▸ ABOUT THIS TASK:
The response should be an exact transcription of the data below, free of images.

##### SOURCE MATERIAL

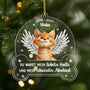 5647OGE1 liebstes hallo schwerster abschied personalisierte acryl ornamente katze mit foto zur erinnerung 5647OKYZD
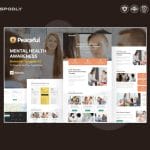 Gpl-Peaceful-Mental-Health-Awareness-WordPress-Elementor-Template-Kit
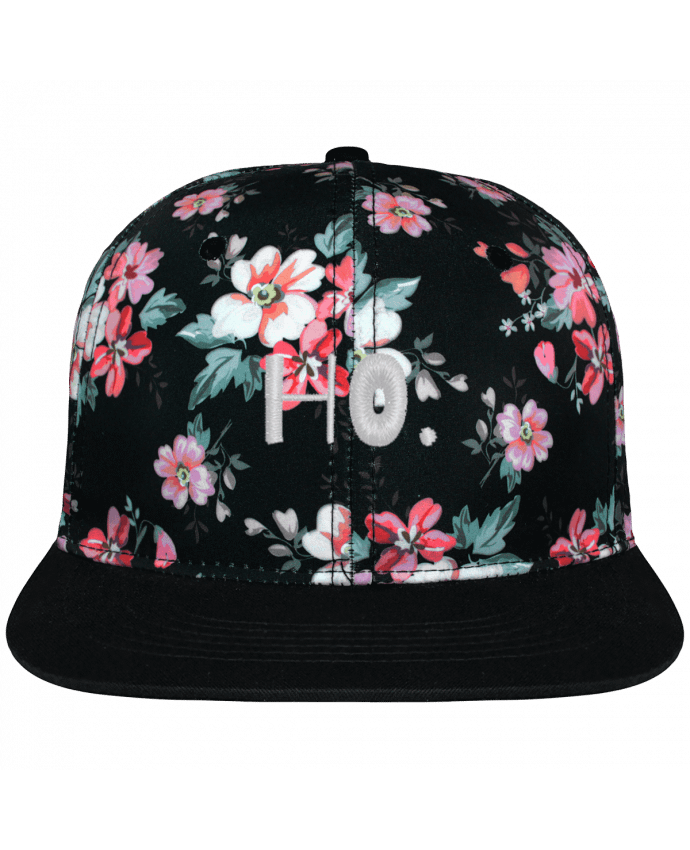 Gorra Snapback Corona Diseño Floral Negro Ho. brodé avec toile motif à fleurs 100% polyester et visière noire 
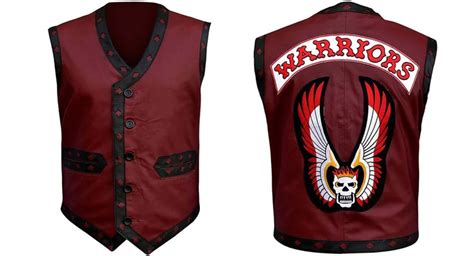 The Warriors Handmade Movie Stylish Vest Leather Jacket Bike Etsy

##########

▸ EXPECTED ANSWER:
 5647OGE1 liebstes hallo schwerster abschied personalisierte acryl ornamente katze mit foto zur erinnerung 5647OKYZD
 Gpl-Peaceful-Mental-Health-Awareness-WordPress-Elementor-Template-Kit
 Gorra Snapback Corona Diseño Floral Negro Ho. brodé avec toile motif à fleurs 100% polyester et visière noire 
 The Warriors Handmade Movie Stylish Vest Leather Jacket Bike Etsy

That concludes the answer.